After a nap, I showered and had to figure out what to do. This was an
opportunity I intended to take. Today the new Karen was going to buy
some decent clothes. I had no skill at make up and so passed on that. I
wanted to trash every one of the sports bras, but didn't want to
irritate Karen. Still, I was not putting one on, nor would I wear
granny pants. So it was to be no underwear today. I found some jeans
and a light turtleneck top. To get the jeans on I had to lie on the bed
and flop about. I felt like a fish being landed, but with each flop,
the jeans got up closer to where they were needed. There sure was no
room in these pants for a penus.
I stood up and looked in the mirror again. The jeans were great, and
the top looked great with my nipples straining at the white material
that was already stretched by my great globes. I was pleased with
myself, except for my pale lips. They really needed some very red
lipstick, so I struggled with it over and over until it looked right.

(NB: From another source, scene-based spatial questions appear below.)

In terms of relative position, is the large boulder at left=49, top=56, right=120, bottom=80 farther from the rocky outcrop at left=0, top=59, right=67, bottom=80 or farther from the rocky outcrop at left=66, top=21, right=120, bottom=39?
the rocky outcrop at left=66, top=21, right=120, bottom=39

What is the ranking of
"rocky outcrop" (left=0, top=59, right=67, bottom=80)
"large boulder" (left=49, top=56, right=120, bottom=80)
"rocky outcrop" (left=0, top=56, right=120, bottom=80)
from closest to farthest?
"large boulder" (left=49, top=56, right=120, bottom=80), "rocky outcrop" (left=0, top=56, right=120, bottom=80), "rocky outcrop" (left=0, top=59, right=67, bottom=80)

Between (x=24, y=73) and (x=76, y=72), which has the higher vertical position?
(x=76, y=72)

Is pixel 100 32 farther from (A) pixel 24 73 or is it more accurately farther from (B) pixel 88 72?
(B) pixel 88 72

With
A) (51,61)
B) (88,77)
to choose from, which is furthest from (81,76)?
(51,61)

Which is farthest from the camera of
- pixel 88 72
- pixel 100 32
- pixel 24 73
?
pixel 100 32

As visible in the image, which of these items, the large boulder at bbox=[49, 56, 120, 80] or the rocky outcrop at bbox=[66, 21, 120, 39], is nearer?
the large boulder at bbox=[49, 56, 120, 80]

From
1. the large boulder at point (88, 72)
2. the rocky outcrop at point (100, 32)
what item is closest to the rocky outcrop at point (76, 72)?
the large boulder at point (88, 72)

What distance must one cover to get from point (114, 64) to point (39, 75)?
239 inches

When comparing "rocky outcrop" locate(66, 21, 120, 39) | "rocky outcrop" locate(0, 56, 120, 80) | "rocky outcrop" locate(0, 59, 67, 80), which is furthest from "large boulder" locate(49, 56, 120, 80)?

Karen had worn the jeans, but she never wore the top like this. When
she wore it, it was sports bra then the top as an undergarment so that
only the neck of the turtleneck would show from under her blouse. Well,
I was told to amuse myself, and dressing this way was amusing.
I grabbed "my" purse and headed out to the mall, perhaps I shouldn't
have worn such a high heel, but I was going with the mood. By the time
I was at the car I had mastered walking in them. She had taken her own
car but we had keys to both cars on our key rings so it didn't matter
which car was left. It took a lot of effort to open the door. I made a
mental note to grease the door hinges when I had more time. Once in the
car I had to adjust the seat, mirrors etc. I started to look in the
rear view mirror and take in my new face. I didn't shave on Saturday,
but for once there was nothing on my face to shave. I pulled down the
mirror on the visor and could see more. Yes, honey, I will amuse
myself. It was as if I was talking to Karen as I looked at her.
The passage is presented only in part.